Leonor tinha apoiantes
poderosos, dos quais o que mais se bateu contra a minha escolha como Regente
foi o Conde de Barcelos Afonso, meu meio-irmão, que tinha dez anos quando o
nosso Pai D. João se casou em 1387 com minha Mãe, Filipa de Lencastre. O Rei D.
João sempre tratou Afonso como filho e armou-o cavaleiro em 1398 com 21 anos,
depois da conquista de Tui, ainda durante as guerras com Castela. O conde de
Barcelos casou em 1401 com Beatriz, filha do condestável e grande amigo e
apoiante de nosso Pai, D. Nuno Álvares Pereira. Recordo os esforços que
desenvolvi, durante a minha regência, para anular as divergências com Afonso, e
fi-lo mesmo Duque de Bragança em 1442, tornando-o no nobre mais importante e
mais rico de todo o Reino.
Muitas coisas fiz e muitas
mais tentei fazer durante a minha regência. Consegui mandar terminar a
compilação das Ordenações Afonsinas
que vinham já do reinado de D. Duarte e que ficaram prontas em 1446. Grande
satisfação me deu tal facto, porque o reino muito precisava de leis como
aquelas que os romanos tinham e que tão esquecidas andavam.
Não me esqueci do meu ducado
e estudei a criação de uma nova Universidade em Coimbra. Em 1443 publiquei
mesmo um diploma pelo qual, em nome do Príncipe Afonso, decretei o Estudo de Coimbra custeado pelas minhas
rendas e sob a minha protecção. Cheguei até a fazer escritura de doação de
rendas para o efeito, em 1446.
Tive sempre em mente as
desgraças que as guerras com os mouros do Norte de África nos trouxeram depois
da conquista de Ceuta.
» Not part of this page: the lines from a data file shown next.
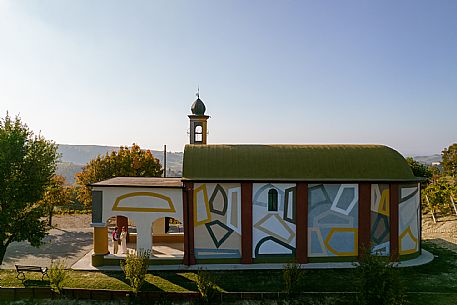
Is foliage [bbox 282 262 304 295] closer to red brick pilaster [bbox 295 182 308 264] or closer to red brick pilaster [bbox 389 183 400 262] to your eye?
red brick pilaster [bbox 295 182 308 264]

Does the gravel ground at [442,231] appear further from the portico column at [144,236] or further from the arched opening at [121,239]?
the arched opening at [121,239]

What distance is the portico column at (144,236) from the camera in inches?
779

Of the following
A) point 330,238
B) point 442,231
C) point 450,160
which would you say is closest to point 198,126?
point 330,238

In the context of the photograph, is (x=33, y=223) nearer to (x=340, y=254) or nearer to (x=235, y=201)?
(x=235, y=201)

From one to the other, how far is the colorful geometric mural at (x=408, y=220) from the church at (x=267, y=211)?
36cm

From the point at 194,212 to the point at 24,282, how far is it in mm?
8587

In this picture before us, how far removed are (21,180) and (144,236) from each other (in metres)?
6.65

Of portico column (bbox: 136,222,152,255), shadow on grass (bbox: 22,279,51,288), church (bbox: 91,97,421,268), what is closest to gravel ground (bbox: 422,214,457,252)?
church (bbox: 91,97,421,268)

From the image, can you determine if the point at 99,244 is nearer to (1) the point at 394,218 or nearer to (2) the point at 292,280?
(2) the point at 292,280

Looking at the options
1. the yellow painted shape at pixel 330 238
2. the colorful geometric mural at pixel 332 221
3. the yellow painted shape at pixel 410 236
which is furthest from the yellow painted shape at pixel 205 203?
the yellow painted shape at pixel 410 236

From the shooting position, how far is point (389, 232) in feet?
65.3

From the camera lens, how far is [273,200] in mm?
19844

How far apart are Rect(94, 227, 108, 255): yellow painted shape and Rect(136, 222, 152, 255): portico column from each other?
1.78 m

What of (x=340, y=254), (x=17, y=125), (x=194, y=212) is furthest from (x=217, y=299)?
(x=17, y=125)
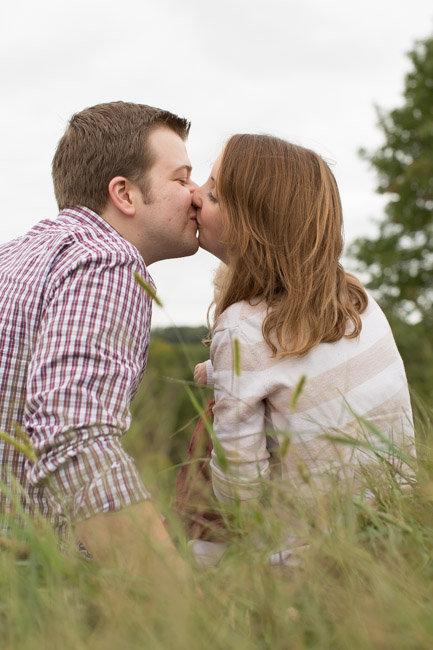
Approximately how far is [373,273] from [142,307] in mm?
19194

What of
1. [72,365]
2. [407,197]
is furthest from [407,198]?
[72,365]

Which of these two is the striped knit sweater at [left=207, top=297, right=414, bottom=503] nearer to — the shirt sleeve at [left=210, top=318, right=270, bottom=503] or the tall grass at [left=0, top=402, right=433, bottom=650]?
the shirt sleeve at [left=210, top=318, right=270, bottom=503]

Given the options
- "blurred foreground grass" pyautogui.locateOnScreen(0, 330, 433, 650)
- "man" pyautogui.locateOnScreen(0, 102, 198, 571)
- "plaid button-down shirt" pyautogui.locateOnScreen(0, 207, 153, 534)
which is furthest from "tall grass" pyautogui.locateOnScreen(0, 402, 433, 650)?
"plaid button-down shirt" pyautogui.locateOnScreen(0, 207, 153, 534)

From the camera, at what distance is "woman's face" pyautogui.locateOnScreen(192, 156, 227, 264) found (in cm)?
357

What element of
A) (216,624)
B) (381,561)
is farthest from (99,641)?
(381,561)

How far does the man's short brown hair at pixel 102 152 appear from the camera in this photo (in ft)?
11.6

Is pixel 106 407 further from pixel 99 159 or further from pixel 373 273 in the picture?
pixel 373 273

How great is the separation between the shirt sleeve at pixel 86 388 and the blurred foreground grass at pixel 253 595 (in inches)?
11.5

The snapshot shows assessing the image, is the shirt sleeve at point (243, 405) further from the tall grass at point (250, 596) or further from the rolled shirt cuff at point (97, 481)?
the tall grass at point (250, 596)

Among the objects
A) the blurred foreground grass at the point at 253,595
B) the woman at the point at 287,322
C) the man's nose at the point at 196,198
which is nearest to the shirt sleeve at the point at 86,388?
the blurred foreground grass at the point at 253,595

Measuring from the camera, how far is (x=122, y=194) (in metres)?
3.53

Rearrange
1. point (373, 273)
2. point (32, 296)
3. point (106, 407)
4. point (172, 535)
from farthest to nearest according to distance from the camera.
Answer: point (373, 273) → point (32, 296) → point (106, 407) → point (172, 535)

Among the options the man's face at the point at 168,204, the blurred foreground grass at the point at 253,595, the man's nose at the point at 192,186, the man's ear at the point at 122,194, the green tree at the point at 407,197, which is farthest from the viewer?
the green tree at the point at 407,197

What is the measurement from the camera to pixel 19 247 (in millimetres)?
2914
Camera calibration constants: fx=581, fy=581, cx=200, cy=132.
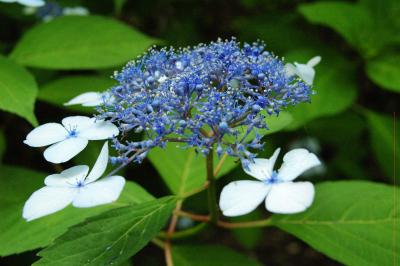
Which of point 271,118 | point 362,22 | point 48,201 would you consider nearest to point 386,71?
point 362,22

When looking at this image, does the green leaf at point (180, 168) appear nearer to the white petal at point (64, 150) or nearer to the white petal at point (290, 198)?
the white petal at point (64, 150)

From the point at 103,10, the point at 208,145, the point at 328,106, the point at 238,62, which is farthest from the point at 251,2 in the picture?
the point at 208,145

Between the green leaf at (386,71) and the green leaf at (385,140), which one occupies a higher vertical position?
the green leaf at (386,71)

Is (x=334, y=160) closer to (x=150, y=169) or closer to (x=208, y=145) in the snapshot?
(x=150, y=169)

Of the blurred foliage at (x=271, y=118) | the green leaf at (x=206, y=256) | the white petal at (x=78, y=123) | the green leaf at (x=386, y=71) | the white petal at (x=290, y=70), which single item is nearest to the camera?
the white petal at (x=78, y=123)

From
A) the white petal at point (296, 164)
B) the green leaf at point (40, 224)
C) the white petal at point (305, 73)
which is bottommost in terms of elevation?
the green leaf at point (40, 224)

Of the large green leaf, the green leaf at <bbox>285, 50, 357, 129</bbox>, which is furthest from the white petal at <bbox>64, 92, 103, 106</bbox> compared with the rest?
the large green leaf

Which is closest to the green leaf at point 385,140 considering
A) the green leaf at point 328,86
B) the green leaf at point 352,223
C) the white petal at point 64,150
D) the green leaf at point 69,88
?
the green leaf at point 328,86
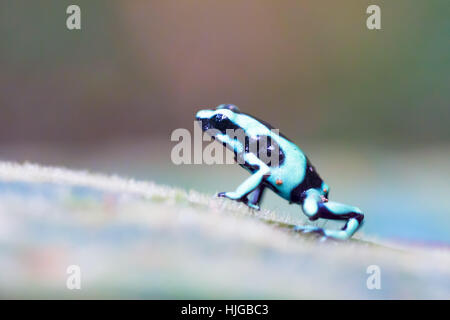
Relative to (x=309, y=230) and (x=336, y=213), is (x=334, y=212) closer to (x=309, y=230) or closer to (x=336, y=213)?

Sempre me pareceu mais avisado seguir pela costa
africana, como meu irmão Henrique propunha. Por isso tratei de levar gente a
viver nos Açores e na Madeira tratando de lhes conceder regalias. Henrique bem
me dizia que o arquipélago dos Açores eram muito importantes porque as naus, no
seu regresso da costa africana, tinham que passar por lá para apanharem bons
ventos. E essas viagens iam cada vez mais longe, tendo mesmo atingido o que
chamaram de terras da Guiné. Cheguei mesmo a conceder a Henrique, em 1443, a
posse das terras para lá do cabo Bojador que tão grandes pavores infligia aos
navegadores até Gil Eanes o dobrar, mas acautelei que, depois da sua morte,
viessem à posse da casa real.
Assim que o Príncipe Afonso
atingiu a sua maioridade, de imediato dei por fim a regência em seu nome e lhe
entreguei o trono. Foi no ano passado e já parece que foi há uma eternidade. O
Duque de Bragança aproveitou bem estes meses para mais uma vez intrigar junto
do Rei e convencê-lo de que me tornei um traidor, mesmo depois de tudo quanto
fiz para lhe entregar o reino em paz e prosperidade.
Por fim, recordo os meus
mais queridos. A minha adorada Duquesa de Coimbra, que comigo veio desde
Balaguer ,na Catalunha, para me encher de felicidade. Os meus seis filhos que
tanto acarinhei e que sempre se mostraram rapazes e raparigas atentos do seu
tempo, conscienciosos do seu lugar, e capazes de escolherem os seus caminhos.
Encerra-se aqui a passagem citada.